Wouldn't be true of today's semiconductor memories, where extra
cycles would be needed to achieve the same effect; something to
be borne in mind when attempting simulations.

dpi

unread,

Nov 24, 2009, 7:02:21 PM11/24/09

to

On Nov 22, 3:13 am, "invalid" <inva...@invalid.invalid> wrote:
> In the days of core stores, reading was destructive and so a single
> memory read cycle was actually read followed by write-back. This was why
> the autoincrement and ISZ write-backs did not increase the
> number of memory cycles needed to execute their associated
> instructions because the write-back of an exisiting cycle was used
> for the purpose, but it did mean that the Instruction Decoder part of
> the CPU had to be tied in to the Memory Controller.
>
> Wouldn't be true of today's semiconductor memories, where extra
> cycles would be needed to achieve the same effect; something to
> be borne in mind when attempting simulations.

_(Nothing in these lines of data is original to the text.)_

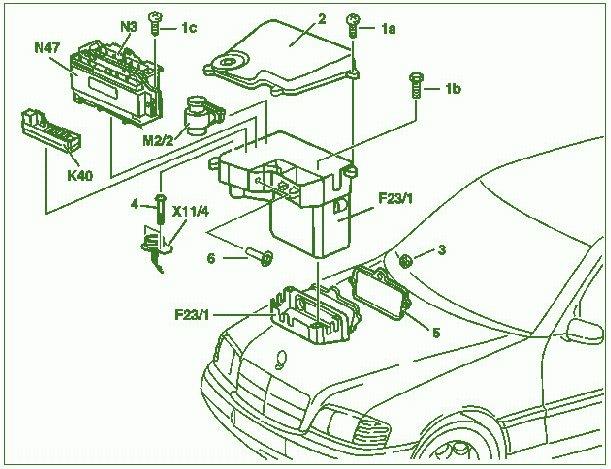 Fuse Box Diagram Mercedes Benz 2001 Clk 320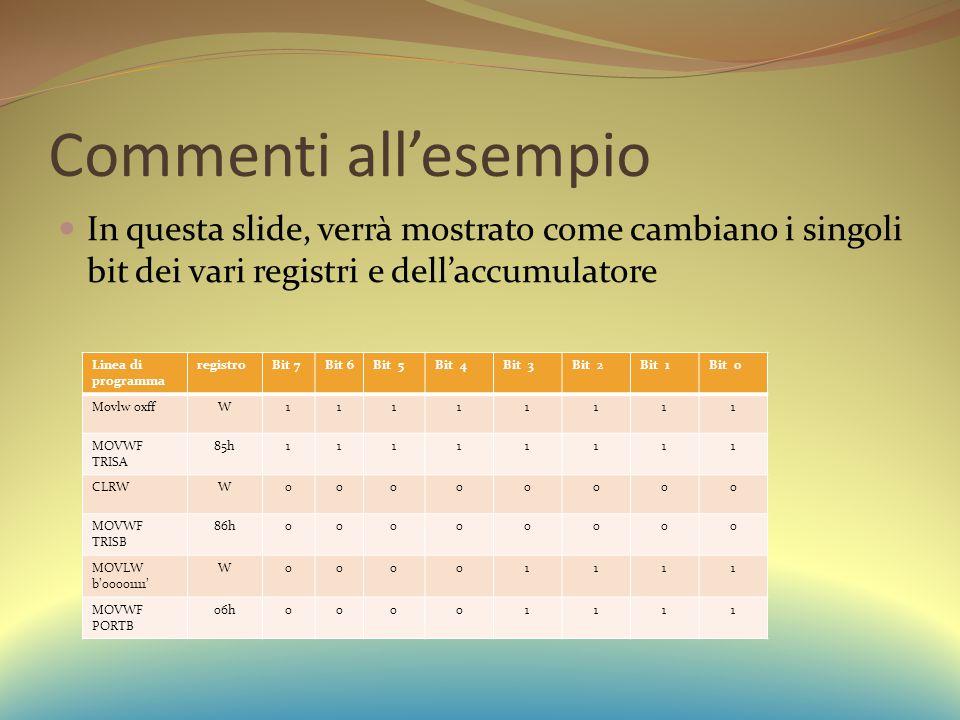 Commenti all'esempio In questa slide, verrà mostrato come cambiano i singoli bit dei vari registri e dell'accumulatore.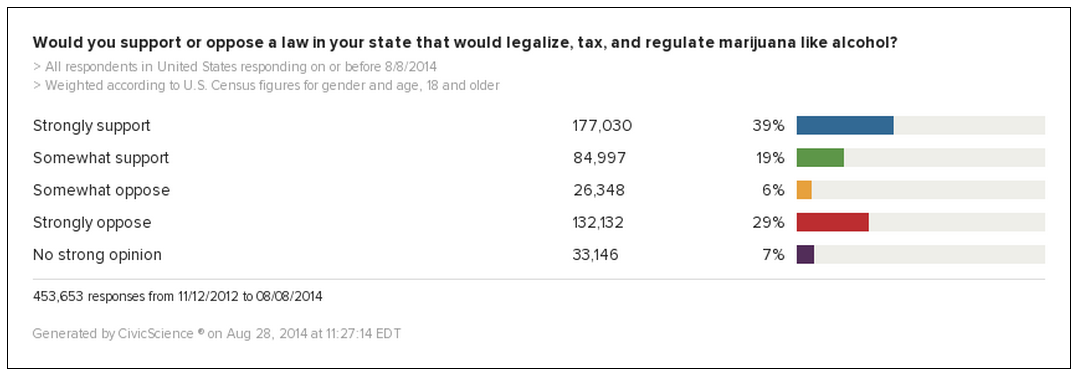 New CivicScience Poll: 58% of 450,000 US Adults Think Marijuana Should be Legalized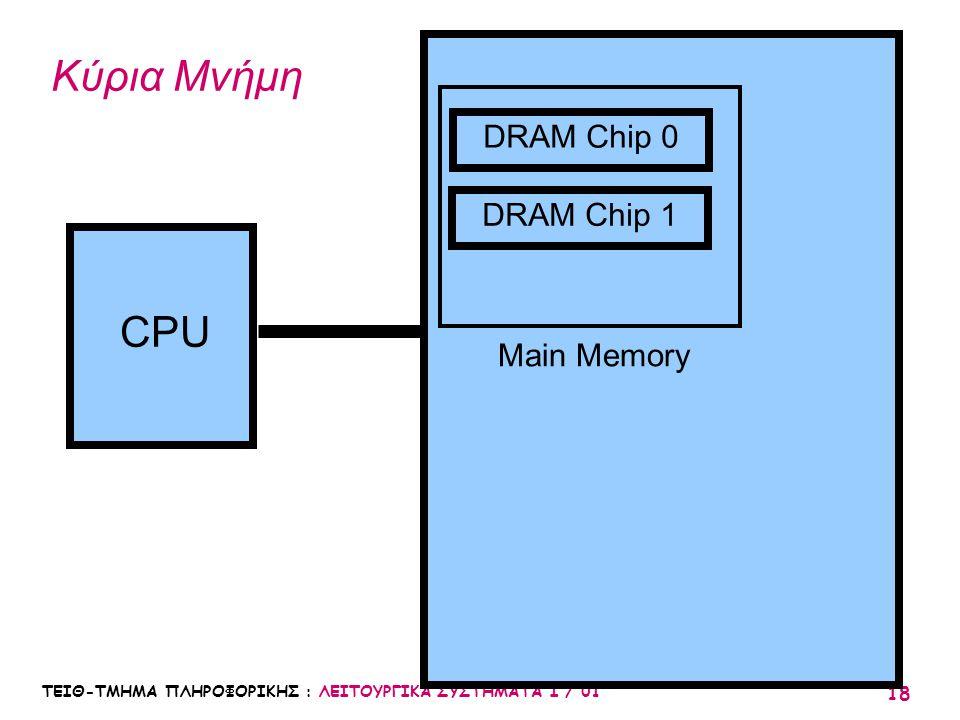 Κύρια Μνήμη CPU DRAM Chip 0 DRAM Chip 1 Main Memory
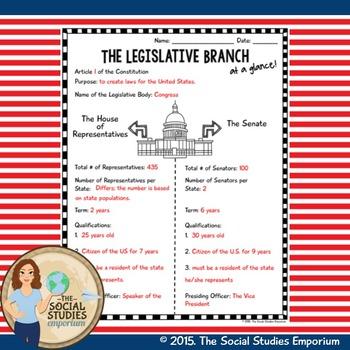 U.S. Government Legislative Branch at a Glance Worksheet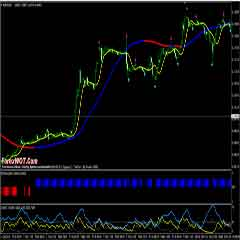 How to Become a Successful Forex Trader with Hull Moving Average Trading System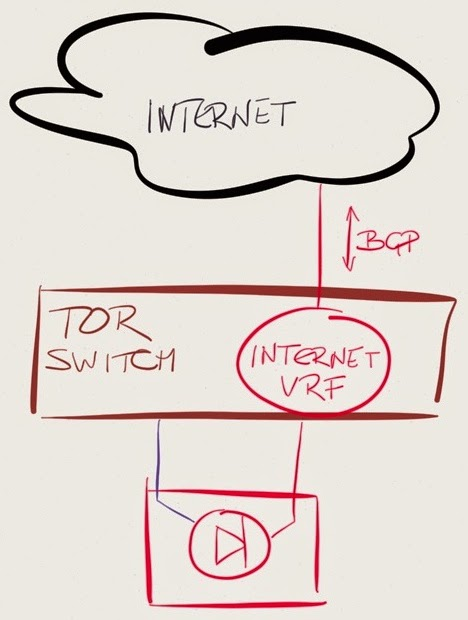 Connecting Virtual Routers to the Outside World « ipSpace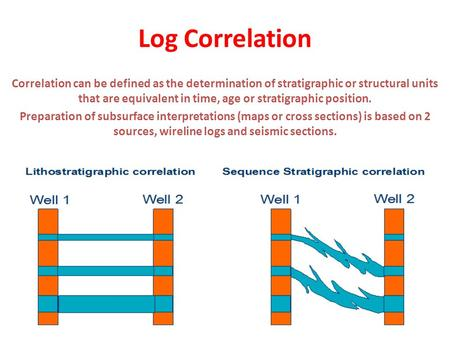 Log Correlation Correlation can be defined as the determination of stratigraphic or structural units that are equivalent in time, age or stratigraphic.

Actually dynamic ram is destructive read and always has been. This is
because a bit of data is stored as a charge in a pretty leaky
capacitor. A static ram element requires at least two transistors and
a few resistors to make a limited flipflop and they draw power all the
time to maintain their state. The leaky capacitor is a lot smaller in
size so takes a lot less space on the chip allowing lots more of them
in the same space. It also uses power only during refresh and the
actual read or write operation. For DRAM the read operation
discharges the capacitor so that the data must be rewritten or it is
lost. These capacitors also leak out with time so a refresh cycle
within a certain amount of time is necessary. Early implementations
of DRAM all allowed for read/modify/write cycles similar to core
memory. I haven't looked at the way any of the modern memory
subsystems are implemented but it is unlikely that modern designers
put stuff like that in because none of the mass market machines would
use it. But internally there is a write back after every read and
occasionally there is a refresh cycle which will refresh a whole row
of bits in the chips.

glen herrmannsfeldt

unread,

Nov 24, 2009, 11:27:48 PM11/24/09

to

In alt.sys.pdp8 dpi <doug.i...@gmail.com> wrote:

(snip on core memory, destructive read, and read modify write cycles)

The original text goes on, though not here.